§ SCHRIFTLICHE AUFGABE A: Tippe alle Einträge mit den Suchbegriffen und Koordinaten weiter unten Zeile für Zeile genau ab. Die Bilder lässt du dabei weg.

§ LESETEXT:
------------------------
Kolumne Über die Freiheit zur Innovation

Innovationen brauchen Zeit und Raum
Innovationen brauchen Zeit und Raum
© You X Ventures
Warum sind manche Unternehmen innovativ und andere nicht? Markus Väth über die Bedeutung des Begriffs Freiheit für Innovation in der Wirtschaft

Wenn Sie „Innovation“ und „Mittelstand“ googeln, erhalten Sie über sechs Millionen Treffer. Es gibt Bücher über Innovation, Artikel, Workshops, „Best Practice“ - Versprechen und vieles mehr. Dennoch scheitern viele Unternehmen an ihren Bemühungen um Innovation. Warum? Oder andersherum gefragt: Was machen innovative Unternehmen richtig? Eine ungewöhnliche Antwort auf diese Frage finden wir in der Philosophie, genauer: im Begriff der Freiheit.
------------------------
§ ROHDATEN:
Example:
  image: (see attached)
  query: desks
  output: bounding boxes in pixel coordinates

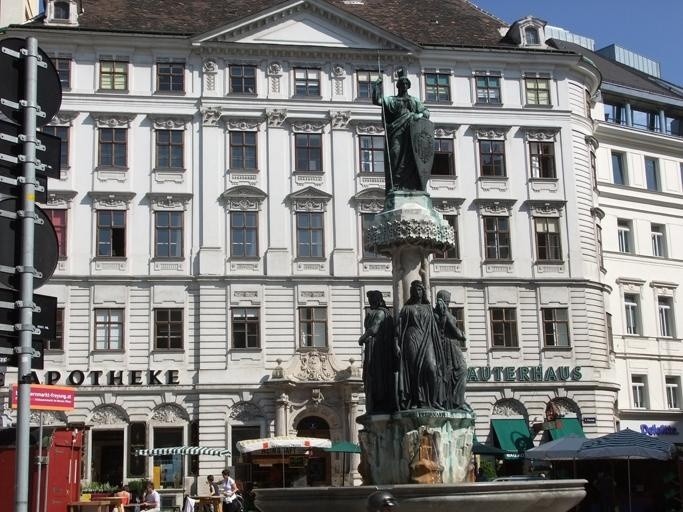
[189,495,226,512]
[67,496,144,512]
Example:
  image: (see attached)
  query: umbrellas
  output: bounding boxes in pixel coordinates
[523,433,595,479]
[576,427,676,511]
[322,439,361,486]
[235,435,332,486]
[467,438,514,480]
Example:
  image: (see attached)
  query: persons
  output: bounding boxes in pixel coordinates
[138,482,160,511]
[370,73,430,189]
[206,474,221,511]
[214,469,238,511]
[430,289,474,414]
[391,279,447,412]
[115,483,132,506]
[357,290,402,412]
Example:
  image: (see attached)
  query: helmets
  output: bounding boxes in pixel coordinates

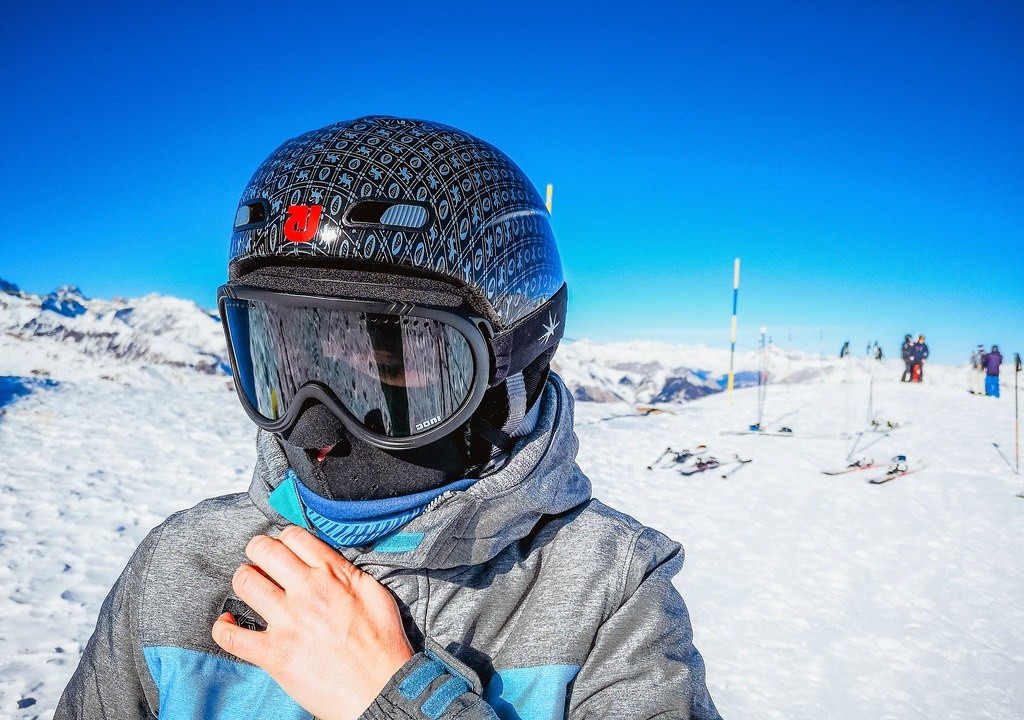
[229,115,569,450]
[992,345,999,352]
[905,334,912,341]
[919,336,925,341]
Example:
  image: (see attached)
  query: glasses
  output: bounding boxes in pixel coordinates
[216,266,498,452]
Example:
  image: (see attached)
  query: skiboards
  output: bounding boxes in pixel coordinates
[720,416,917,438]
[658,445,739,476]
[821,452,923,484]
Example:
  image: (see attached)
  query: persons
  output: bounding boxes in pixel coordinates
[900,334,914,383]
[839,339,986,370]
[981,344,1002,397]
[51,113,722,720]
[913,336,928,382]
------------------------
§ SCHRIFTLICHE AUFGABE B: Wie viele Treffer bekommt man laut Lesetext, wenn man „Innovation“ und „Mittelstand“ googelt?

§ VOLLSTÄNDIGE AUSGABE A:
Example:
  image: (see attached)
  query: desks
  output: bounding boxes in pixel coordinates

[189,495,226,512]
[67,496,144,512]
Example:
  image: (see attached)
  query: umbrellas
  output: bounding boxes in pixel coordinates
[523,433,595,479]
[576,427,676,511]
[322,439,361,486]
[235,435,332,486]
[467,438,514,480]
Example:
  image: (see attached)
  query: persons
  output: bounding boxes in pixel coordinates
[138,482,160,511]
[370,73,430,189]
[206,474,221,511]
[214,469,238,511]
[430,289,474,414]
[391,279,447,412]
[115,483,132,506]
[357,290,402,412]
Example:
  image: (see attached)
  query: helmets
  output: bounding boxes in pixel coordinates

[229,115,569,450]
[992,345,999,352]
[905,334,912,341]
[919,336,925,341]
Example:
  image: (see attached)
  query: glasses
  output: bounding boxes in pixel coordinates
[216,266,498,452]
Example:
  image: (see attached)
  query: skiboards
  output: bounding boxes in pixel coordinates
[720,416,917,438]
[658,445,739,476]
[821,452,923,484]
Example:
  image: (see attached)
  query: persons
  output: bounding boxes in pixel coordinates
[900,334,914,383]
[839,339,986,370]
[981,344,1002,397]
[51,113,722,720]
[913,336,928,382]

§ VOLLSTÄNDIGE AUSGABE B: Über sechs Millionen.